Estimated p_loo > p

rstanarm 2.18.2
loo.1.0
Windows

Using rstanarm I obtained a stan_lm model with 37 predictors and 3 auxiliary parameters, N = 1104358. The R2 prior was 0.5.

The loo object returns:

Computed from 16000 by 1104358 log-likelihood matrix

       Estimate     SE

elpd_loo -1090026.8 995.6
p_loo 41.6 0.1
looic 2180053.6 1991.1

Monte Carlo SE of elpd_loo is 0.1.

All Pareto k estimates are good (k < 0.5).

The largest k value was 0.136.

The loo-glossary states that for p_loo > p, the model has weak predictive capability and may indicate model mispecification.

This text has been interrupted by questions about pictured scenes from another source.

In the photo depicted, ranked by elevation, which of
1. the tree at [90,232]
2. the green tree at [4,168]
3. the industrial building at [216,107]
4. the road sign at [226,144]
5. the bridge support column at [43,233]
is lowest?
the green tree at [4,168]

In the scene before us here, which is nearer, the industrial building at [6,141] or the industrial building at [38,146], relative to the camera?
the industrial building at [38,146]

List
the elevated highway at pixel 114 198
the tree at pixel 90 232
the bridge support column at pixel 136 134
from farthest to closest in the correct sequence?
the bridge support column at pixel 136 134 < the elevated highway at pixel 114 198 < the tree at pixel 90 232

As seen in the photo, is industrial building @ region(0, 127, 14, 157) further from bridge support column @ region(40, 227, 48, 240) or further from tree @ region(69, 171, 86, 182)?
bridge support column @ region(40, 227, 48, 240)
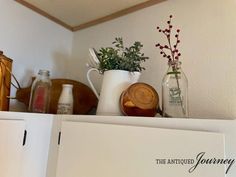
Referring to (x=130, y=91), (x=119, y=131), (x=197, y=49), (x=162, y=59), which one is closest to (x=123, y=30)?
(x=162, y=59)

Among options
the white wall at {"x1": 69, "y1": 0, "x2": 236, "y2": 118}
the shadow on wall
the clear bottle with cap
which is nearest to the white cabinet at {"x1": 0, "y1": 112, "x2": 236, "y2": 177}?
the clear bottle with cap

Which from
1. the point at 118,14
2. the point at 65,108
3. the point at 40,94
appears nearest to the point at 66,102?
the point at 65,108

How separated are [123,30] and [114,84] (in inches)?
20.3

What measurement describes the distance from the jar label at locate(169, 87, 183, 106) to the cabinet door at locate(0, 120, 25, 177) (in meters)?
0.56

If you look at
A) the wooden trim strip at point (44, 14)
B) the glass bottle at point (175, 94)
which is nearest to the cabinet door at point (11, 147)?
the glass bottle at point (175, 94)

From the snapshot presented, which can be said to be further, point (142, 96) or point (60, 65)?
point (60, 65)

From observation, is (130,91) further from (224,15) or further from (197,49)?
(224,15)

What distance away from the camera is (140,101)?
85 cm

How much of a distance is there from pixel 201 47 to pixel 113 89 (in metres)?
0.44

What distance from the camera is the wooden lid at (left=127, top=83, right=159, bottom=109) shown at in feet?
2.78

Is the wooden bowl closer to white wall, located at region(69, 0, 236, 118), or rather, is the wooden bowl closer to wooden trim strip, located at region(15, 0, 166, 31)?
white wall, located at region(69, 0, 236, 118)

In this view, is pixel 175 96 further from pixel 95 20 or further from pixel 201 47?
pixel 95 20

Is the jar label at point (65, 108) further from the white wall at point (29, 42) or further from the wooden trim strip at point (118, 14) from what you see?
the wooden trim strip at point (118, 14)

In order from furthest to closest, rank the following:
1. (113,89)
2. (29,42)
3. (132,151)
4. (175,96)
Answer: (29,42), (113,89), (175,96), (132,151)
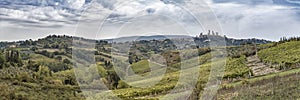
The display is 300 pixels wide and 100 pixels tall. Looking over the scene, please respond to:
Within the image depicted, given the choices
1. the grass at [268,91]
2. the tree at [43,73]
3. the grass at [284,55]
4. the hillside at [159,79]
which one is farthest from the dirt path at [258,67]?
the tree at [43,73]

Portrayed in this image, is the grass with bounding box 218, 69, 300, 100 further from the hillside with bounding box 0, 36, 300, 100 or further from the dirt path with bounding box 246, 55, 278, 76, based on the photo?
the dirt path with bounding box 246, 55, 278, 76

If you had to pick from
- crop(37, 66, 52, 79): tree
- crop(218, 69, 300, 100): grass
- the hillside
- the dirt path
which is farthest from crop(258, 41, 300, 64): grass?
crop(37, 66, 52, 79): tree

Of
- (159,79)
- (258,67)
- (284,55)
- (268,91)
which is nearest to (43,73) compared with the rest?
(159,79)

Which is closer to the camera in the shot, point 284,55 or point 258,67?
point 258,67

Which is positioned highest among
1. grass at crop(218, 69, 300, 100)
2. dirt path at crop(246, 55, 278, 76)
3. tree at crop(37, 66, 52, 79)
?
grass at crop(218, 69, 300, 100)

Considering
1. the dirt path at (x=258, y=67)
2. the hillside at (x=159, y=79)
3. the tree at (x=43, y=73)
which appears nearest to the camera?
the hillside at (x=159, y=79)

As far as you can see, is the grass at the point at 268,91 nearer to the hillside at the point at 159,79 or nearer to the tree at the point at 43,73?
the hillside at the point at 159,79

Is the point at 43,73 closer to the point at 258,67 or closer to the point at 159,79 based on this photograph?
the point at 159,79

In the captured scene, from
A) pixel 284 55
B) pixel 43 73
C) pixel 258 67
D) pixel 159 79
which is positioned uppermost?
pixel 284 55
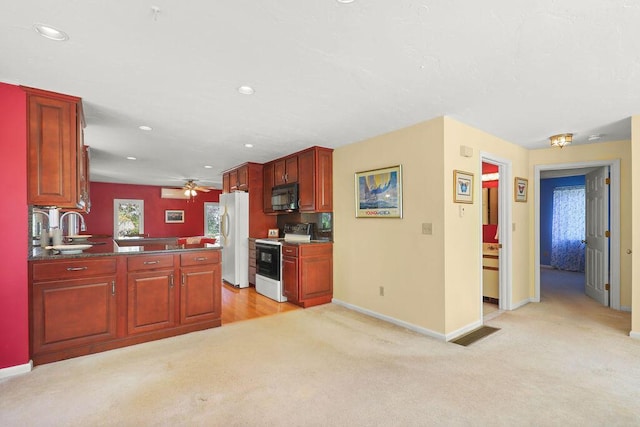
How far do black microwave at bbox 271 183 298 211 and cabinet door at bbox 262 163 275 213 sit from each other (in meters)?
0.19

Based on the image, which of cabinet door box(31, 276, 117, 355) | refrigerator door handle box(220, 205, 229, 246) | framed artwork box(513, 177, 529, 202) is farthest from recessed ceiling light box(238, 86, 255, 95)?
framed artwork box(513, 177, 529, 202)

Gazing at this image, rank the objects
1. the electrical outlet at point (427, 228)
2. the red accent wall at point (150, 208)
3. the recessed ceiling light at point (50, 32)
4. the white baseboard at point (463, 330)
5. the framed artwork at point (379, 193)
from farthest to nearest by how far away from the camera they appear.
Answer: the red accent wall at point (150, 208)
the framed artwork at point (379, 193)
the electrical outlet at point (427, 228)
the white baseboard at point (463, 330)
the recessed ceiling light at point (50, 32)

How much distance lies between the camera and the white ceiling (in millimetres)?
1571

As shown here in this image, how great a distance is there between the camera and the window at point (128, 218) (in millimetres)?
8820

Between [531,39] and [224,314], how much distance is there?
410 centimetres

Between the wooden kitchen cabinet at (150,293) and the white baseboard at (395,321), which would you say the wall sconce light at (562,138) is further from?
the wooden kitchen cabinet at (150,293)

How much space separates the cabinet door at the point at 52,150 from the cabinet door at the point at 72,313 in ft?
2.44

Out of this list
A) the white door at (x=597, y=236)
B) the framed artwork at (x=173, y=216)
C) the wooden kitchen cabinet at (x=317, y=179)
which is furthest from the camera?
the framed artwork at (x=173, y=216)

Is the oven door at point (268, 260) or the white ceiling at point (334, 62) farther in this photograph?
the oven door at point (268, 260)

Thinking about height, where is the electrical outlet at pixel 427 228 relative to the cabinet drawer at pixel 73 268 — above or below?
above

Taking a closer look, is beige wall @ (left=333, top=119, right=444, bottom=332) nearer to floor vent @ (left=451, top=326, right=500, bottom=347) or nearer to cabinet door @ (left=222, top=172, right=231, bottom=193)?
floor vent @ (left=451, top=326, right=500, bottom=347)

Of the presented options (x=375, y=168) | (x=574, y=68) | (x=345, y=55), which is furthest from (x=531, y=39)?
(x=375, y=168)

How concerned should I be?

Are there other relevant loo model checks?

Nathan

I would upgrade to loo 2.x. You can do all the regular posterior predictive checks / plots, but it is going to be unwieldy and memory-intensive with over a million observations.

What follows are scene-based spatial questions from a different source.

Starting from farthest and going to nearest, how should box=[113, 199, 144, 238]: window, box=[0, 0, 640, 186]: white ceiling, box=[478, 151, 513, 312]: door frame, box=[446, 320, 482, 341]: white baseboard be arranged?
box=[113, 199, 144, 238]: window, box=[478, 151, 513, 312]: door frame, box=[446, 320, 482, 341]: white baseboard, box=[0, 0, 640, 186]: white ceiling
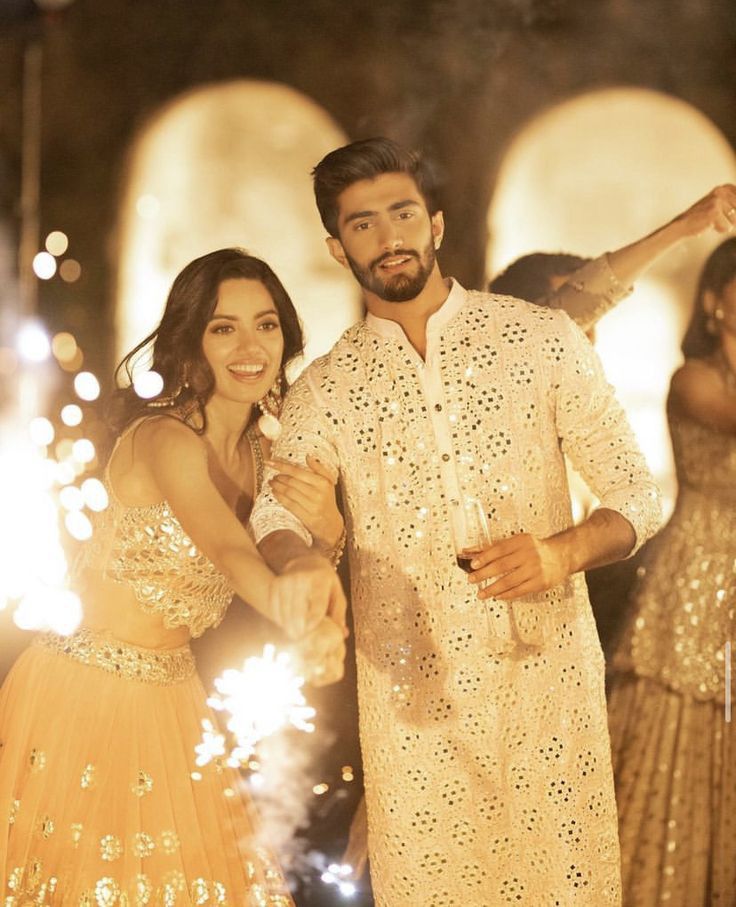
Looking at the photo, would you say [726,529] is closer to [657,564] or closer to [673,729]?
[657,564]

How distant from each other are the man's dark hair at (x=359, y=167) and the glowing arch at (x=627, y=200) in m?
0.73

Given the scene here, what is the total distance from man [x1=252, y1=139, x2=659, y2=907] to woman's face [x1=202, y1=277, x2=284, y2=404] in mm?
214

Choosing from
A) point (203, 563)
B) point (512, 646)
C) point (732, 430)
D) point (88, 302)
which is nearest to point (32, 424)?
point (88, 302)

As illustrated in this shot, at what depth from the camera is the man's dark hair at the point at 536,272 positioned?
3145 mm

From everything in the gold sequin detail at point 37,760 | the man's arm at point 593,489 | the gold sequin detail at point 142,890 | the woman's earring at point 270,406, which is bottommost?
the gold sequin detail at point 142,890

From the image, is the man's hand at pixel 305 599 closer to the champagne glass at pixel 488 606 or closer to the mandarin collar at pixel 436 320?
the champagne glass at pixel 488 606

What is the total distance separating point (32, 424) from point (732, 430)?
6.61ft

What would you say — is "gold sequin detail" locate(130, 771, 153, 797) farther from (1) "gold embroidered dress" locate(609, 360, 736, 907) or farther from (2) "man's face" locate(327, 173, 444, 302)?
(1) "gold embroidered dress" locate(609, 360, 736, 907)

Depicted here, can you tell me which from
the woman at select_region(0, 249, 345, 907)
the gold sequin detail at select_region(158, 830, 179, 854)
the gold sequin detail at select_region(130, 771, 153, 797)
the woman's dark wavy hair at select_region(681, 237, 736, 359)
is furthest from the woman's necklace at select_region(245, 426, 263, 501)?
the woman's dark wavy hair at select_region(681, 237, 736, 359)

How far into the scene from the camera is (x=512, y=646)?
252 cm

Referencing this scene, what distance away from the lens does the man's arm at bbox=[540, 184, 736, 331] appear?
2.80 meters

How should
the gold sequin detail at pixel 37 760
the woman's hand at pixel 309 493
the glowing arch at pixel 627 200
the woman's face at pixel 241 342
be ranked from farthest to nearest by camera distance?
the glowing arch at pixel 627 200 < the woman's face at pixel 241 342 < the gold sequin detail at pixel 37 760 < the woman's hand at pixel 309 493

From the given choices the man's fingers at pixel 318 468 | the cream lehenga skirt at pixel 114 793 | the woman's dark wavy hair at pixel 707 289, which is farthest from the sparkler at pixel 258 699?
the woman's dark wavy hair at pixel 707 289

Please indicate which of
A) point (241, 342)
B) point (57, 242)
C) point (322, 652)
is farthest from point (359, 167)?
point (57, 242)
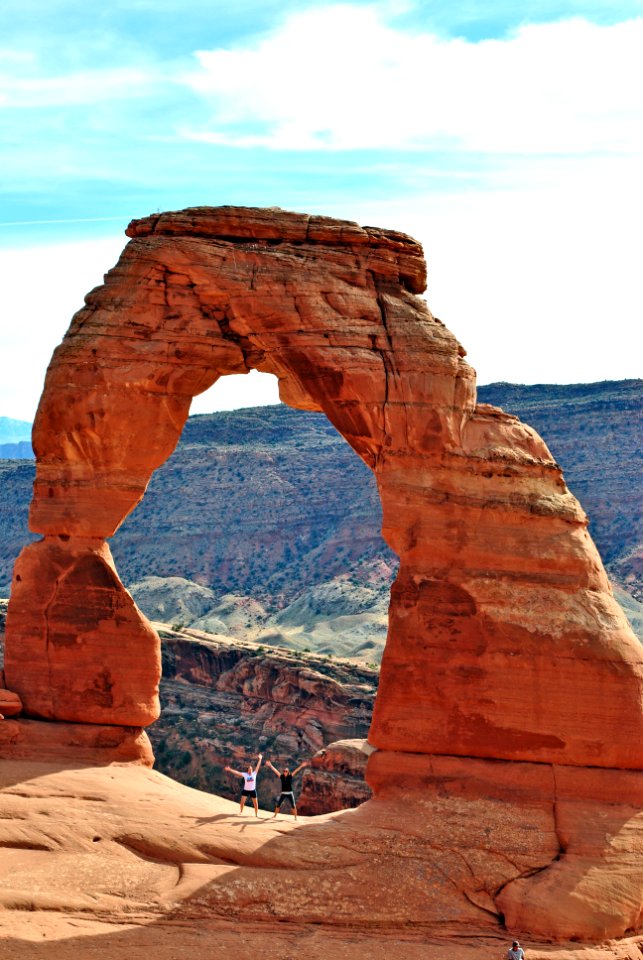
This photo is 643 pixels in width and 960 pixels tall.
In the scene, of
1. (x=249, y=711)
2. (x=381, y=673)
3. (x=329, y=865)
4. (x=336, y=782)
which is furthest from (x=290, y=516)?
(x=329, y=865)

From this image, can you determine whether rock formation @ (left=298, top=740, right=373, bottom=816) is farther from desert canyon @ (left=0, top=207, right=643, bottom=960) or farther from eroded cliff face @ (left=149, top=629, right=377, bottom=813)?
desert canyon @ (left=0, top=207, right=643, bottom=960)

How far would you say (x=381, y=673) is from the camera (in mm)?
26625

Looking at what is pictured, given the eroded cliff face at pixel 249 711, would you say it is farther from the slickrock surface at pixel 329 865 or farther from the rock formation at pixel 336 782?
the slickrock surface at pixel 329 865

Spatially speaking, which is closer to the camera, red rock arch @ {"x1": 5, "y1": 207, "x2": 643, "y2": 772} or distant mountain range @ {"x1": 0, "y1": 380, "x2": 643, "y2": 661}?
red rock arch @ {"x1": 5, "y1": 207, "x2": 643, "y2": 772}

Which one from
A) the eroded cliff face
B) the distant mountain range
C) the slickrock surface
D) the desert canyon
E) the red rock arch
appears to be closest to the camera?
the slickrock surface

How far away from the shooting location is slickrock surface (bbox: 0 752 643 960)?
76.2 feet

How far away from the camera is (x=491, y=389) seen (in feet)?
347

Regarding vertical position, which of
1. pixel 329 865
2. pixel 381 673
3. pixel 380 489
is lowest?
pixel 329 865

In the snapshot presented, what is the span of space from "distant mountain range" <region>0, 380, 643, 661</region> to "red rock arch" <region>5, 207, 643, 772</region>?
178ft

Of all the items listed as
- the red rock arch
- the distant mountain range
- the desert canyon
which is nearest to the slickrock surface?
the desert canyon

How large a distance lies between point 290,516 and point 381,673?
82.2 meters

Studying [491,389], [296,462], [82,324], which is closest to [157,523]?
[296,462]

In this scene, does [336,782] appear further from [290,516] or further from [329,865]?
[290,516]

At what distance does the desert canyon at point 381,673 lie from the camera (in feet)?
78.7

I incorrectly entered the loo version.

I am using 2.1.0.

Nathan

With that model and N very much bigger than the number of parameters, you don’t need loo for model comparison.

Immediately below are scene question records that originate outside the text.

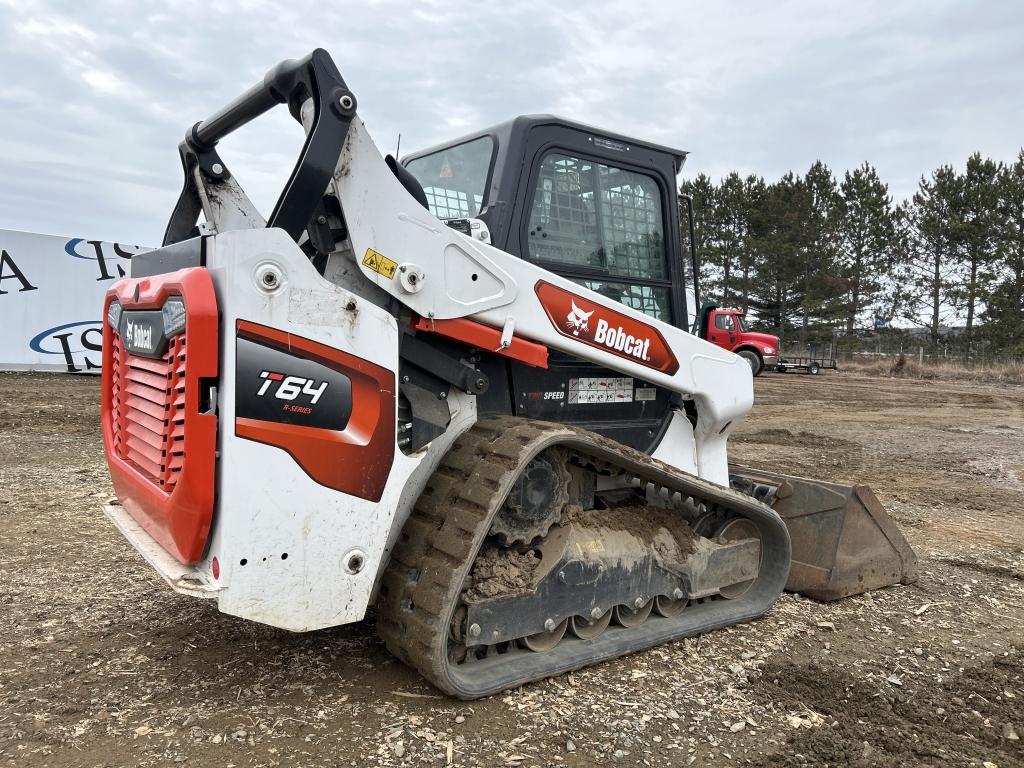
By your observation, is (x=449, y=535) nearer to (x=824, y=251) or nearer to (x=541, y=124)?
(x=541, y=124)

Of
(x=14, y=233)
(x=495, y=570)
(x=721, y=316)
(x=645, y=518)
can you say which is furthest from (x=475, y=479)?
(x=721, y=316)

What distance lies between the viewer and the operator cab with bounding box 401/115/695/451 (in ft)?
13.2

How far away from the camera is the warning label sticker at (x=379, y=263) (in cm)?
331

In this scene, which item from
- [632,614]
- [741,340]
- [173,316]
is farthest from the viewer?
[741,340]

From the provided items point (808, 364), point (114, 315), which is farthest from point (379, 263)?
point (808, 364)

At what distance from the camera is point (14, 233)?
16.8 m

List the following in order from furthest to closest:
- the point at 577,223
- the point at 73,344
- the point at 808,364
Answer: the point at 808,364 < the point at 73,344 < the point at 577,223

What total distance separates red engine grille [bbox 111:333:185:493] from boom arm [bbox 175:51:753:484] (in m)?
0.75

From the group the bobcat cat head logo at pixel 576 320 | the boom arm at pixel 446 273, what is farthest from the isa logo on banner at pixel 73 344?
the bobcat cat head logo at pixel 576 320

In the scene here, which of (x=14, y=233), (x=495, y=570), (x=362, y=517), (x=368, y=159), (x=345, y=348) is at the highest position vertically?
(x=14, y=233)

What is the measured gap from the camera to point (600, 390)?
4.37 metres

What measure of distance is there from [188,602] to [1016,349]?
1537 inches

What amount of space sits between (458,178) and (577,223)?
71 centimetres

I should probably chance that to p_loo > p +1, as p_loo can in this kind of cases be by small amount larger than p. I guess that in addition of 37 predictors and 3 auxiliary parameters there is also intercept term, so that p=41.

No need for concern.

btw. there will be soon a new loo version which will compute loo for this at 1000 times faster using ideas presented in Bayesian leave-one-out cross-validation for large data

Aki, I appreciate your comments. I have been reading (heavy going for me) your recent papers on importance sampling. I have also read Gelman, Carlinf (2013) on the derivation of effective parameter estimates. Still don’t get why the lppd informs one about the parameter count. I’ll keep reading.

The 37 predictors included the intercept, but I have stopped being concerned.

I will read your new paper about loo for large data. I can run the current model in 20-30 minutes. Running loo takes 5+ longer. There is an eta for the next loo package update?

Not certain about CRAN relase, but at least github version with couple exciting new features hopefully before the end of May (but I seem to be often a bit optimistic).